Five Guidelines for Robust Logging

Written by rohantiwari | Published 2021/09/25
Tech Story Tags: logging | security | microservices | debugging | site-reliability-engineering | software-engineering | scalability | robust-logging

TLDRThe intent for logging standards is to ensure that software developers working in different parts of the codebase on projects that span across multiple teams follow consistent guidelines. Logging approaches can differ from team to team within an organization but some best practices, if followed, will standardize the logging, and ensure good habits when developing micro-services making it easy to debug issues even for somebody who is not completely familiar with the codebase.via the TL;DR App

Introduction

Logging needs special consideration and careful attention during micro-service development. Logs can provide comprehensive information about states, errors, and performance during a micro-service’s execution flow as it serves user requests. It is important to instrument code to add logging capabilities that can trace the application's execution. Adequate instrumentation is very important, and it should be a required coding standard. Logs should be ‘enough’ to give insights into the system without over-whelming the developers and the system.

Guidelines

Choose the Right Log Level

Using the appropriate logging level makes logs easy to read. Log levels allow the developer to filter the levels based on the requirements. A developer investigating an issue will be interested in ERROR level logs whereas a developer making sure the business logic is working as expected, will be interested in INFO logs.

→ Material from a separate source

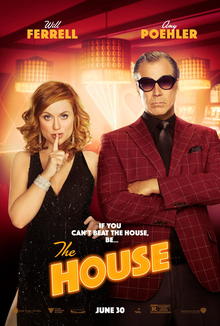 Film poster for The House, with Amy Poehler making a 'shh' expression with her finger to her lips, wearing a black sequin dress, and Will Ferrell with arms crosses wearing a burgundy check suit and large sunglasses.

Logging APIs use different logging levels to indicate severity but broadly speaking the following log levels can be used as a guideline:

INFO: Normal logging of the operations, minimal server-side logging to ensure the application code is functioning normally. Keeping an eye on events through the system; need to know what is going on now with business logic.

ERROR: Some unexpected run-time error which should not occur during normal / healthy operations. This is not what our users expected; what went wrong in our business logic.

WARN: Some unexpected error that can occur occasionally even during normal operations

If this happens during normal operations, it doesn’t seem right.

DEBUG: Details related to application which can help with deeper analysis. Additional / detailed information will be useful in debugging any issue at a later time.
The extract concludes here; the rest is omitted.